[Stored data]
──────────

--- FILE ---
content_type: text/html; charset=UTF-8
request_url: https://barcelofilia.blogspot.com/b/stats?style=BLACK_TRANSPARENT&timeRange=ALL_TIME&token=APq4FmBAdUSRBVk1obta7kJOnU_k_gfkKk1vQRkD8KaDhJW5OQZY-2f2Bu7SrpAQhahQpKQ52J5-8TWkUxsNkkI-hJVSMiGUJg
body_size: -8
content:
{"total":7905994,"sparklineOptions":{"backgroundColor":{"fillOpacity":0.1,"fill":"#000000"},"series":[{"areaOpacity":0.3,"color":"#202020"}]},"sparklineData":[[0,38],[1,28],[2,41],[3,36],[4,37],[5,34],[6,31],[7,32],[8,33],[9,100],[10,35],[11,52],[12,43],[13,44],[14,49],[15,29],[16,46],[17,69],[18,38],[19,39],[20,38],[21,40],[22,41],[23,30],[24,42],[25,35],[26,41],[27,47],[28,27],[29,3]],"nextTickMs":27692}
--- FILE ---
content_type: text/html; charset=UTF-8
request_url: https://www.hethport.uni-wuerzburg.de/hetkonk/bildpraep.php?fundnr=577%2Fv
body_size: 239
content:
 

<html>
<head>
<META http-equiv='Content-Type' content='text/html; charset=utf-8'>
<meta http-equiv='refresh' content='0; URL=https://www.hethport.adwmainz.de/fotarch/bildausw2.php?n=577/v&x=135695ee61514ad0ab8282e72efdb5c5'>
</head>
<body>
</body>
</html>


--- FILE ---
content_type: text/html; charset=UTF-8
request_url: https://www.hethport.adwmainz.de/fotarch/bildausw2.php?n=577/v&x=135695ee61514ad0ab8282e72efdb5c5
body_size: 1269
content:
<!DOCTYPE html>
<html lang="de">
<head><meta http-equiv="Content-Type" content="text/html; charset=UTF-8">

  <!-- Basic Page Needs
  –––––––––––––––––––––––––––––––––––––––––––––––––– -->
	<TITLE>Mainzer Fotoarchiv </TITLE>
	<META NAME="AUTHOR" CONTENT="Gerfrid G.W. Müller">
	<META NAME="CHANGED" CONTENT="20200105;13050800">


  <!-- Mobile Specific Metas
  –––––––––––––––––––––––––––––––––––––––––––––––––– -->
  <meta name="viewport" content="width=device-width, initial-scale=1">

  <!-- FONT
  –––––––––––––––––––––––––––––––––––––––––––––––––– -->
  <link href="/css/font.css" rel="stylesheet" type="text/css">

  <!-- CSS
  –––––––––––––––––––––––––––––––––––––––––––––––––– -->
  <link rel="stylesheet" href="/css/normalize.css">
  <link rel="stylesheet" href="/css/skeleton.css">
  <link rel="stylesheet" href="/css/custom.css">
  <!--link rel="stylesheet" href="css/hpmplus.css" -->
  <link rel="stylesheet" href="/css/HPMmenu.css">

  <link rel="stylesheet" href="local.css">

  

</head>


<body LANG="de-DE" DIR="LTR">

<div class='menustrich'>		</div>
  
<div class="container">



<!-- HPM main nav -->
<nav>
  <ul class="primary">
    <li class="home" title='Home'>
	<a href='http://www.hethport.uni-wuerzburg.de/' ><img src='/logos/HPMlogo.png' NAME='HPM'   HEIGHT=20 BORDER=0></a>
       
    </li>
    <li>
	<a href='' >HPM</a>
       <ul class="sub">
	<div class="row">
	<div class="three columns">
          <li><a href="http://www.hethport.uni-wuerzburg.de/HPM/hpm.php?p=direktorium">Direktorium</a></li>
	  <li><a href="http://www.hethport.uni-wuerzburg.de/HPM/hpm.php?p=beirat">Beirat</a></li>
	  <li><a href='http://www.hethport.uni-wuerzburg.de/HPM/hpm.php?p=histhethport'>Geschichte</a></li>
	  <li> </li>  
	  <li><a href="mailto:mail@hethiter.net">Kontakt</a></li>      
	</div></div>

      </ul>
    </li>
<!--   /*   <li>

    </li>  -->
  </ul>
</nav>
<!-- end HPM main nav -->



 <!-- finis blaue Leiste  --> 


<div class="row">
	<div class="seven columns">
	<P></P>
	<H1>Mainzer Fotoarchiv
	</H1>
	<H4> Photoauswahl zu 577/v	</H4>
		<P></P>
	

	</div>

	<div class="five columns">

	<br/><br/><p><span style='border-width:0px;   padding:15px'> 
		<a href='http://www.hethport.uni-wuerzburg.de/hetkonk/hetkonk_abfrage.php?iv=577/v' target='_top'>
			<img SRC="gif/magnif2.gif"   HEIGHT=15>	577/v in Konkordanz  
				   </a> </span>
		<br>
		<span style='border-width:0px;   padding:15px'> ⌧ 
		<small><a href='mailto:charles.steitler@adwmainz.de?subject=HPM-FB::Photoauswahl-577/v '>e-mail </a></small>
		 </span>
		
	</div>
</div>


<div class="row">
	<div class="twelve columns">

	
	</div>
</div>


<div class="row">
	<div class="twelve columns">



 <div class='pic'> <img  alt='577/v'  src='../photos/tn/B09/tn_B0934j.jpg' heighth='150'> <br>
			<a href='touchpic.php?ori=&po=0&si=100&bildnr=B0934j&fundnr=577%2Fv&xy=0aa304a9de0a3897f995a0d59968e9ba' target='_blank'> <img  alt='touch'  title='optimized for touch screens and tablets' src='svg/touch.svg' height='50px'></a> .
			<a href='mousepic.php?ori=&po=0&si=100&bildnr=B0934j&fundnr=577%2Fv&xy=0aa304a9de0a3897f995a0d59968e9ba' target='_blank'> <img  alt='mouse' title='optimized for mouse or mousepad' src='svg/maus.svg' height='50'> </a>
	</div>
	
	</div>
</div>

──────────

TASK BRIEF: Write only the number of lines in the data above that include "columns".

RESULT FOR THIS EXERCISE: 5